「CIVIL WAR」開始

マーヴェル・コミックスの大イベント的ミニ・シリーズ「CIVIL WAR」の#1を読む。ストーリーはマーク・ミラーでアートはスティーブ・マクニーブン。 話のおおまかな内容は、B級ヒーロー・チームであるニュー・ウォリアーズと、これまたB級のヴィラン(悪党)チームが市街地で戦った結果巨大な爆発が生じ、数百人もの犠牲者が出る大惨事となってしまう。これにより世間ではスーパーヒーローに対する風当たりが強くなり、彼らを規制するための法案が国会に提出されようとしていた。そしてヒーローたちの間でも、この法案に賛成するアイアン・マンたちと反対するキャプテン・アメリカたちのあいだで軋轢が生じ、やがてタイトル通りの「内乱」へとつながっていくのだった…というようなもの。普通はヒーローたちを規制する前に、ヴィランたちへの規制や罰則を強化するもんなんじゃないの?という気がするけどね。

ここ数年のミラーの作品って「アルティメイツ」や「オーソリティー」のように過度に政治的かつ暴力的なものが多く、しかも師匠のグラント・モリソンのようにストーリーをユーモアや奇抜なアイデアでカバーする技量に欠けてるものだから、なんか話がギトギトして嫌だったのです。昔に「スワンプ・シング」を書いてた頃は良かったんだけどなあ。んでこのミニ・シリーズもまた、現実世界のアメリカにおけるパラノイア(パトリオット・アクトとか)が結構露骨に反映されている。でも一読した限りでは、そんなに悪くはなかったかな。確かに内容は政治的なんだけど、ストレートなヒーローものとしてもそれなりに楽しめることと、まだ全7話中の第1話なので、あまり話が深いところまで行ってないというのが主な理由だろう。少なくとも「次もぜひ読みたい」と思わせてくれるくらいの作品。あとスティーブ・マクニーブンのアートは非常にいい。

あと6話でどのような展開になるかまるで分からないけど、ダメダメだったこないだのミニ・シリーズ「HOUSE OF M」よりかはマシなものになるんじゃないだろうか。

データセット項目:
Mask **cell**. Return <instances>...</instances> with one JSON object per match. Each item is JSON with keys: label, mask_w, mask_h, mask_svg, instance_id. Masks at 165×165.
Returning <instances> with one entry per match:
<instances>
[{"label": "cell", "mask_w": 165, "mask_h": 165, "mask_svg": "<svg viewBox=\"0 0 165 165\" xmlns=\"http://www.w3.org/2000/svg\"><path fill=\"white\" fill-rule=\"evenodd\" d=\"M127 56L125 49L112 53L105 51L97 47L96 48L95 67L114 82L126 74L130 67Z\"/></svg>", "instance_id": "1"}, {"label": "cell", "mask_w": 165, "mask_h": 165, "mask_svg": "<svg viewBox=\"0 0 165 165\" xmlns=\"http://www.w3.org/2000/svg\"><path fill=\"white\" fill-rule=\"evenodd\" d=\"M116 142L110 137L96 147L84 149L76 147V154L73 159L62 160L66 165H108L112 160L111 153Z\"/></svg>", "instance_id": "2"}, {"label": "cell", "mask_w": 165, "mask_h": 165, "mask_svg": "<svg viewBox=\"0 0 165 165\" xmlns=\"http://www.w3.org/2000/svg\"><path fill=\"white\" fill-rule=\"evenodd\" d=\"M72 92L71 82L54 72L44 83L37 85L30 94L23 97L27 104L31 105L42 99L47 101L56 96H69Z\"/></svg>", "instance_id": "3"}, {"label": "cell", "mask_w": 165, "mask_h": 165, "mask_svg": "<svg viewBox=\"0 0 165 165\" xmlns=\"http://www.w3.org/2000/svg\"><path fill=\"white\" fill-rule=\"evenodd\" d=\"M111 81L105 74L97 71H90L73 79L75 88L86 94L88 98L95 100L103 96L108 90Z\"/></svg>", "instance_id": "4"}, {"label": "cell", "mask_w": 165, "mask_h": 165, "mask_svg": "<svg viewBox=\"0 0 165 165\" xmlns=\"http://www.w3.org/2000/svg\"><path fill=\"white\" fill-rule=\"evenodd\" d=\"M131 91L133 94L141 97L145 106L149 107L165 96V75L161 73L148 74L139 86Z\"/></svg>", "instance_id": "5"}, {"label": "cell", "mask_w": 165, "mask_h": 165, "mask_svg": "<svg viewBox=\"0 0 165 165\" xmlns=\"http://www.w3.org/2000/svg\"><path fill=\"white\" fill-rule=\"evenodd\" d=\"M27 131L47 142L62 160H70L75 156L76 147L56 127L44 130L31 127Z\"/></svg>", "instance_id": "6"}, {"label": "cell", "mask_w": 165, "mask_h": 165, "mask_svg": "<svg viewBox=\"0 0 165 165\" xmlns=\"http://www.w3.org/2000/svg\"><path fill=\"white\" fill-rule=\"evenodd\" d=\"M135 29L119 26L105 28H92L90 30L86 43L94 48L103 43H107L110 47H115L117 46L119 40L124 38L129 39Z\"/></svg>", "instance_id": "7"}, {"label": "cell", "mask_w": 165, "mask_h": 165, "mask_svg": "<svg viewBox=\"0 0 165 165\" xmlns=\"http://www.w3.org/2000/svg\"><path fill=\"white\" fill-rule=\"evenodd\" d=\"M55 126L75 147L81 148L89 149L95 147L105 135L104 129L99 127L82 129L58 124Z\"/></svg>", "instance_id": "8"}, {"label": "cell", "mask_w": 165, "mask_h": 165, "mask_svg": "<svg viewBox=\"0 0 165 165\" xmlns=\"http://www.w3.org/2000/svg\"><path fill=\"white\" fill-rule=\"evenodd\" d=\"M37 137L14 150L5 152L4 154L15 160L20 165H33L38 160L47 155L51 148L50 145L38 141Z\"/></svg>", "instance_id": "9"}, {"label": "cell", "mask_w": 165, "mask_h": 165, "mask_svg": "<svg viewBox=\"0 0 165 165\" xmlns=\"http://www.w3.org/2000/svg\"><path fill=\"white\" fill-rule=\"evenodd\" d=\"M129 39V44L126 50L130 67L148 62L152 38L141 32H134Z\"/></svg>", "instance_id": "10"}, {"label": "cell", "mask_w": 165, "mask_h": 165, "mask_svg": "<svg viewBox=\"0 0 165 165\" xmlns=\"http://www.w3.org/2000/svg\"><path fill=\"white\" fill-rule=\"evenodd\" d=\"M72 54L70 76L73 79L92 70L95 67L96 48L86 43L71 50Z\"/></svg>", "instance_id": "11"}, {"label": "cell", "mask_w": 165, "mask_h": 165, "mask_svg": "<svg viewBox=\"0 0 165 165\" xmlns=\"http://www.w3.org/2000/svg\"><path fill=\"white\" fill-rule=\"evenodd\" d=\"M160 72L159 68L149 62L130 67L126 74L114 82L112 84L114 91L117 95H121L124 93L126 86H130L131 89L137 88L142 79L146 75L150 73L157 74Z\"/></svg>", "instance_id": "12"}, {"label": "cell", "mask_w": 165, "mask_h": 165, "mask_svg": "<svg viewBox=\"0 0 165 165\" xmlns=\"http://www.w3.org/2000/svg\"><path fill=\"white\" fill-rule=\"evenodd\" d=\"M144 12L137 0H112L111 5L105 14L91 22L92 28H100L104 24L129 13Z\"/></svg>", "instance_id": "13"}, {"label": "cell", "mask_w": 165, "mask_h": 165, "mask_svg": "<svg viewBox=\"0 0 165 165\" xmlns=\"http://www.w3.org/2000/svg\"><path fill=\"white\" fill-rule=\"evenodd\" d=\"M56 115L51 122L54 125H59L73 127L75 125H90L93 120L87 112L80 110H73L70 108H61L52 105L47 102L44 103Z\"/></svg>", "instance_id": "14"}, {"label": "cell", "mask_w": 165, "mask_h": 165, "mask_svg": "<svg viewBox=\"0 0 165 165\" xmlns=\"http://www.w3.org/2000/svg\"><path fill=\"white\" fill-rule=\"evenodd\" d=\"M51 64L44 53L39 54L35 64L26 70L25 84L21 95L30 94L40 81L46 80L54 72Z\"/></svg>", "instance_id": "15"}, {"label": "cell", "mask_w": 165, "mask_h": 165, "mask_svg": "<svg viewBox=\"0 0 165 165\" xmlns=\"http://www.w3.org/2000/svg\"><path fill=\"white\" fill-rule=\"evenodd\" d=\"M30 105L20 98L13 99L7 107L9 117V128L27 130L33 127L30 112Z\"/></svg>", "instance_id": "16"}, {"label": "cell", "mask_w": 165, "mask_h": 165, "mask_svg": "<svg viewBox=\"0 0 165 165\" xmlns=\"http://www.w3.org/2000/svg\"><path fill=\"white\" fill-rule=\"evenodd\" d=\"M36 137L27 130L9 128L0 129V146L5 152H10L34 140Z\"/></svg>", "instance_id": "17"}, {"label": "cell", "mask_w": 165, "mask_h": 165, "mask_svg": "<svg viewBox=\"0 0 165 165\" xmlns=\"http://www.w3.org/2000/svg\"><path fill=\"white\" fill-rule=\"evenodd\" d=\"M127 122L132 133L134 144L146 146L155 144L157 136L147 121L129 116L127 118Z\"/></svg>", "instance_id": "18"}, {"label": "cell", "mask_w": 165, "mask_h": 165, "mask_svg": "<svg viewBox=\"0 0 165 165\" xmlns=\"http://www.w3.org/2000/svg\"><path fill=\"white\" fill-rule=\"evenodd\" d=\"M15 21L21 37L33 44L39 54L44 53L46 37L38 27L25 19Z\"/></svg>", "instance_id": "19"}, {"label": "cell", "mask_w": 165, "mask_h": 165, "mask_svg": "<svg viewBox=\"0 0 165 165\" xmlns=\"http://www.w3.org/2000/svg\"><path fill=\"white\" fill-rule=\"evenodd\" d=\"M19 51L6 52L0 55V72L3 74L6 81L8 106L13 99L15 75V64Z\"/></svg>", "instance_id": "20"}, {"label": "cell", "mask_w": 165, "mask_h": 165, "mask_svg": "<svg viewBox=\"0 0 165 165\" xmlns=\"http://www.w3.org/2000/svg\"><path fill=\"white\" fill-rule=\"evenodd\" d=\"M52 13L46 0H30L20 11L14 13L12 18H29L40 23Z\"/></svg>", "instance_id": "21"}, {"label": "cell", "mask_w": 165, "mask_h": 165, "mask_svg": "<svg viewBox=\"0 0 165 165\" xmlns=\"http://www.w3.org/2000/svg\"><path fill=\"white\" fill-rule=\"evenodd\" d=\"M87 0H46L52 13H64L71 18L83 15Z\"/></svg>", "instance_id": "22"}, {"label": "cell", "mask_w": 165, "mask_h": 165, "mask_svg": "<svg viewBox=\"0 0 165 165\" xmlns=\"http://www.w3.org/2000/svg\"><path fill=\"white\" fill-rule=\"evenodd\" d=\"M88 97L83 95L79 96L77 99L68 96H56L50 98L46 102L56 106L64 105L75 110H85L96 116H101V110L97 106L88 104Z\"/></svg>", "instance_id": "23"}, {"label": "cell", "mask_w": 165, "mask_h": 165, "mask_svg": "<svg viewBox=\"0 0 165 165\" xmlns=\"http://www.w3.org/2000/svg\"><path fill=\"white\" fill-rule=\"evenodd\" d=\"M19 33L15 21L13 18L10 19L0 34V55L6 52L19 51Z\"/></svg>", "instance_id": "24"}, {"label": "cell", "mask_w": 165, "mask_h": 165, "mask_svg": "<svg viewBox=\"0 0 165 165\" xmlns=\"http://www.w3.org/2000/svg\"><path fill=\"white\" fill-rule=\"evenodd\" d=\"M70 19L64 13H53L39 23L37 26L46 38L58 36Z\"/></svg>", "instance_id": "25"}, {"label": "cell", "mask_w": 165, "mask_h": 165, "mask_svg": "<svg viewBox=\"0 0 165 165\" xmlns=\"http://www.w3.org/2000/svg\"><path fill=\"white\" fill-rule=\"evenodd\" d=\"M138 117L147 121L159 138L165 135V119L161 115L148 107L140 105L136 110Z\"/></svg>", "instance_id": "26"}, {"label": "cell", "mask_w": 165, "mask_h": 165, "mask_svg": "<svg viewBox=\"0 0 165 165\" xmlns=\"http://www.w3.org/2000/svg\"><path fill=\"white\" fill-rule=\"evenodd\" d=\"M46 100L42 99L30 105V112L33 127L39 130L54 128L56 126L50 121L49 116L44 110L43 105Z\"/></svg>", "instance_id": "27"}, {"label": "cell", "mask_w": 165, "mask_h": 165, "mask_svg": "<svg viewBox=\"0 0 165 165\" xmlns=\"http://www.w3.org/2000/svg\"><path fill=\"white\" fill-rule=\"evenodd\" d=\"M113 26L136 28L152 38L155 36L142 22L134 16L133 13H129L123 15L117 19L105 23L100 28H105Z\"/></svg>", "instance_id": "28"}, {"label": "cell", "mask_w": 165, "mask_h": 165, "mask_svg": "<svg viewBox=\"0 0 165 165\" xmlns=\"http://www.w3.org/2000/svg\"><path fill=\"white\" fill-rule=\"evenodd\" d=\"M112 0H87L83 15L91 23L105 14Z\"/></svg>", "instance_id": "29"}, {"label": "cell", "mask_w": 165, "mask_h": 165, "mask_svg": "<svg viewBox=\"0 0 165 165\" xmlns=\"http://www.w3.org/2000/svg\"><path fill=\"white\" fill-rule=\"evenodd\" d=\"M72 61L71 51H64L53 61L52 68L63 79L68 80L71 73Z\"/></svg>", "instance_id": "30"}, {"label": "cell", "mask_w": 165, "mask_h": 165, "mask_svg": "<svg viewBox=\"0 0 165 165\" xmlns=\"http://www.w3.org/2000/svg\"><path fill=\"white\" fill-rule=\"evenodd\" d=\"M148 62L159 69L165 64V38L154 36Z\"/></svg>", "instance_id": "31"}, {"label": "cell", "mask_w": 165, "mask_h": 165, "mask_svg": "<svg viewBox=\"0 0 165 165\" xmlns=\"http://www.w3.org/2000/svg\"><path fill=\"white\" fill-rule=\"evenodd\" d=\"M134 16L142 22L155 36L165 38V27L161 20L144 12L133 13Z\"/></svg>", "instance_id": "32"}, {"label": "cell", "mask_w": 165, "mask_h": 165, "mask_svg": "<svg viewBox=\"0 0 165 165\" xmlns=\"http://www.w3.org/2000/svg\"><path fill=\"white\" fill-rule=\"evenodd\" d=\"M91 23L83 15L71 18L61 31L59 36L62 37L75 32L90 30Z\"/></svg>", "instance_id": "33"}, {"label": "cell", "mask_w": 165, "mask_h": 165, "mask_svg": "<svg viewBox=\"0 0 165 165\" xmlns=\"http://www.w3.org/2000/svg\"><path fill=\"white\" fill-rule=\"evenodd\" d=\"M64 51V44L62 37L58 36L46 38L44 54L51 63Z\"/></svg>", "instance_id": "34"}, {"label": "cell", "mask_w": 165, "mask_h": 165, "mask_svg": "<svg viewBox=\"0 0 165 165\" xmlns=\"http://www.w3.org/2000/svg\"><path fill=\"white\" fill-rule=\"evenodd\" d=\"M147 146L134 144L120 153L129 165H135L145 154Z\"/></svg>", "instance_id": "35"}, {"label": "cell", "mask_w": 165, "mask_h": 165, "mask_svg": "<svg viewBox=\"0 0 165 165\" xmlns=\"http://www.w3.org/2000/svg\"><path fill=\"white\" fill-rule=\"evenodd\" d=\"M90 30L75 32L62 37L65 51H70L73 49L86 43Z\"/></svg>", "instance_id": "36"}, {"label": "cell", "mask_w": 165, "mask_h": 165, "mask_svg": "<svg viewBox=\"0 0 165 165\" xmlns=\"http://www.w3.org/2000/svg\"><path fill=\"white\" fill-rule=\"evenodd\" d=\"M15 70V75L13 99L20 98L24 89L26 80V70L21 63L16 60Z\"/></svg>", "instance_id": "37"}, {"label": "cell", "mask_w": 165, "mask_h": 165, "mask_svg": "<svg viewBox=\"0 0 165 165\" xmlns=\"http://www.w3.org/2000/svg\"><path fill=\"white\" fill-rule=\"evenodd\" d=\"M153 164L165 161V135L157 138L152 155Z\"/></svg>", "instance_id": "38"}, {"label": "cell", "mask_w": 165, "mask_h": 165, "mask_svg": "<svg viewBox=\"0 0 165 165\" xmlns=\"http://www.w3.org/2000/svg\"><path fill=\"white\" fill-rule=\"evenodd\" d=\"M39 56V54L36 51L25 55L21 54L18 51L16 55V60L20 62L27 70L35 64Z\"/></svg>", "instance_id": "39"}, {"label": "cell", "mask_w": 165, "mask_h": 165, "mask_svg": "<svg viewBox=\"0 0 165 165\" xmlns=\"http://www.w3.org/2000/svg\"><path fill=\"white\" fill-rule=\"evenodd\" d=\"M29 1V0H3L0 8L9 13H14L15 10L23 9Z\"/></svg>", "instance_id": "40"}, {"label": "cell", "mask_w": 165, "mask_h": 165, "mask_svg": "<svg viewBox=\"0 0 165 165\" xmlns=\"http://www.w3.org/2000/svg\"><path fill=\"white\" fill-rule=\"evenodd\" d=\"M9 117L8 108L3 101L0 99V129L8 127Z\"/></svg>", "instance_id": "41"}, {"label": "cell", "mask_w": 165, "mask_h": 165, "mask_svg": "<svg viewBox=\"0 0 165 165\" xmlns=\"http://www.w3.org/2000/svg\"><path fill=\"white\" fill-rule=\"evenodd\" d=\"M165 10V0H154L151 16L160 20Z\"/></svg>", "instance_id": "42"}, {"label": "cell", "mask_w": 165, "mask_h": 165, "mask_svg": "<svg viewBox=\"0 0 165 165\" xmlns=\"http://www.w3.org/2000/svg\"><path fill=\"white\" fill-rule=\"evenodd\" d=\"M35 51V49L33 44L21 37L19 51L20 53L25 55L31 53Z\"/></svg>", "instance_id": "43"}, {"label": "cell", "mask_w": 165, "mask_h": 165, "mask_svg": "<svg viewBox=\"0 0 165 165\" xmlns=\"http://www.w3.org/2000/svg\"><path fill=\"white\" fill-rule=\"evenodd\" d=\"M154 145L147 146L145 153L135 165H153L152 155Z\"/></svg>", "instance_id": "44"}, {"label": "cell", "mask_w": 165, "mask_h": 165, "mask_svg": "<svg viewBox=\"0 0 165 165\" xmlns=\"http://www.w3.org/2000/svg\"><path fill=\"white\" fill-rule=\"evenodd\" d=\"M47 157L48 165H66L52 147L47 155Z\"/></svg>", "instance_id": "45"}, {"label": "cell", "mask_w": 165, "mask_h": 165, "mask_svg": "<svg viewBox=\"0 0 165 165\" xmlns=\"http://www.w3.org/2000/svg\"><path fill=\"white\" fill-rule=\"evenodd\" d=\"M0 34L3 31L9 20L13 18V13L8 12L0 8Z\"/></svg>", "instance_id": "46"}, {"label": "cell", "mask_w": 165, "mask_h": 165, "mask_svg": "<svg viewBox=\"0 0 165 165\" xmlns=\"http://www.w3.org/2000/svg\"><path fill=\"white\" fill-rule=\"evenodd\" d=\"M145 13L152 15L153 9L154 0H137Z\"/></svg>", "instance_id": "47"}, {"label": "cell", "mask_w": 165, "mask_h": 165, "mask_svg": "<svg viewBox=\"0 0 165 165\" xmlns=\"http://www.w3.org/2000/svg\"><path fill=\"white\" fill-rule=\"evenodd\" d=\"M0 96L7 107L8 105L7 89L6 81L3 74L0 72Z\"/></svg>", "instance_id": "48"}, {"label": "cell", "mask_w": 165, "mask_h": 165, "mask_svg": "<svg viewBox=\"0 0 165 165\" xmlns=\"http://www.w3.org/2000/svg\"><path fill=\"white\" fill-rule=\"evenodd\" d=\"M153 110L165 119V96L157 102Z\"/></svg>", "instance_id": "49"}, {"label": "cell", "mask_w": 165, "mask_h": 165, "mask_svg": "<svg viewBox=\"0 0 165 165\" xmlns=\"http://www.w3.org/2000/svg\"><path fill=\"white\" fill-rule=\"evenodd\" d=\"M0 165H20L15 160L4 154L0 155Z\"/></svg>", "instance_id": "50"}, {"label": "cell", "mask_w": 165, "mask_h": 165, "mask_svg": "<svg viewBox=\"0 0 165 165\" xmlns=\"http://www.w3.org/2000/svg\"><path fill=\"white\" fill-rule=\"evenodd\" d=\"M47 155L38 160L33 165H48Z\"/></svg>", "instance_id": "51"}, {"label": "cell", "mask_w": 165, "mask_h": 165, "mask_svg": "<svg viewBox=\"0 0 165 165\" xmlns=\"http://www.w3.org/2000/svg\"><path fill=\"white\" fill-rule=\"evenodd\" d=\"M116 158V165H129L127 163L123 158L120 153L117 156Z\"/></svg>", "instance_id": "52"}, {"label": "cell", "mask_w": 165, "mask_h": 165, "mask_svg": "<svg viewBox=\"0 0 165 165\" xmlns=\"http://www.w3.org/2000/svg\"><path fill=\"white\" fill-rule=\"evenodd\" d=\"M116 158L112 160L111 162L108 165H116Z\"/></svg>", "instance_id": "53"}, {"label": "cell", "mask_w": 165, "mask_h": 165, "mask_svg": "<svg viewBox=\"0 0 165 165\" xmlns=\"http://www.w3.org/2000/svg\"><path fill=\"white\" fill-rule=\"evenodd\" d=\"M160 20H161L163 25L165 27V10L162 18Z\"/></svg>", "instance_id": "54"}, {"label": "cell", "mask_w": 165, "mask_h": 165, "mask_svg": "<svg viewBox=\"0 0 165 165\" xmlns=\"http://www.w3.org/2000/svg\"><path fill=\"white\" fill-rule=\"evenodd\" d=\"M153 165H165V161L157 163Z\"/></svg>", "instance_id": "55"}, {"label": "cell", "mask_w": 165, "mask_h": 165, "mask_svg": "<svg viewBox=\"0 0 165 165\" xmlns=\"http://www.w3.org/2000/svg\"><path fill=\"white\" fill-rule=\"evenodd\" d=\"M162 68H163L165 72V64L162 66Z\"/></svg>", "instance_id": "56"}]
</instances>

課題: 「CIVIL WAR」についての文章によると、このミニ・シリーズは全何話ですか。

回答: 全7話です。